Mourinho has been mooted, more than once, as the direction in which the Glazer family should have gone when replacing the departing Ferguson. The Portuguese's record is beyond doubt and Chelsea could yet see his re-appointment pay off. He is, however, his own master and for all his triumphs it is a trait which has proved divisive. Internazionale and Real Madrid are not clubs famed for their patience or stability but Mourinho's abrasively domineering style placed an obvious ceiling on his time at both the San Siro and the Santiago Bernabéu. There were recriminations in the wake of his first departure from Stamford Bridge and it would be unsurprising to see it end in tears once again in the not too distant future. By contrast Moyes's six year contract is indicative of United viewing this appointment as a long term project. Mourinho could guarantee success but form points to his being a relatively short, quick fix.

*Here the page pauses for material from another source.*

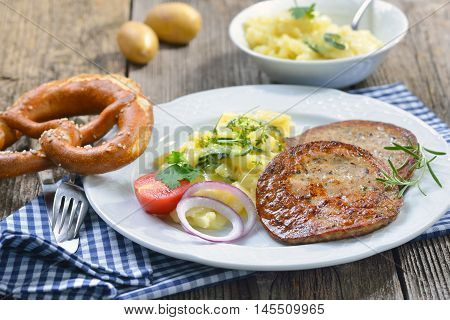 Bavarian food: Fried slices of sausage with pieces of pig spleen (so called 'Milzwurst') served with potato salad and a fresh pretzel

Longevity has become United's philosophy thanks to the glories Ferguson brought to the club in exchange for its initial patience and his replacement in turn will surely enjoy more time than the tabloids and phone-ins demand. This team is Ferguson's still and one transfer window will not alter that fact. United supporters may shudder at the prospect of Moyes forging a team in his own image but it would be churlish to judge him fully before that point.  

That said, nothing should distract from the significant funds committed to the summer signing of the underwhelming Marouane Fellaini. Like his boss, Fellaini is hardly an unheralded nobody drafted in to bear the weight of the club's new dawn. A centrepiece of a Belgian national team widely regarded as one of Europe's most talented units, he was superb under Moyes at Goodison Park. Tall, athletic, technically sound and a daunting aerial threat, Fellaini has proven himself in the Premier League trenches. There is a distinct sense, however, that Everton got the better end of the deal and, considering the outlay, it is especially puzzling that he should be so misused by a manager aware of all that he brings to a team.

The general consensus holds that Ferguson pulled his team through its more recent title triumphs, an assertion which seems particularly true of last season's victory. Those same players look bereft of confidence now, shorn as they are of the old manager's imposing presence. The theory that Ferguson jumped ship when he realised that he'd drawn the maximum amount from this group may be accurate. That he exited stage left when faced with stagnating transfer budgets is also a strong possibility. On the other hand there are those who suggest that he cynically handpicked Moyes to fail, such failure then burnishing his own already exalted image. Whatever his reputation this is a machiavellian fantasy completely undone by the common knowledge that Ferguson was central to the process of selecting his successor. United supporters are not so myopic that they would blame Moyes for the team's troubles but continue to hold in the highest esteem the man who had essentially installed him. 

As far as Manchester United is concerned, these are unfamiliar waters and it will likely prove impossible for Moyes to replicate the highs that became routine under Ferguson. In spite of this, critics must be careful to assess him on the basis of his own strengths and weaknesses rather than those of somebody else.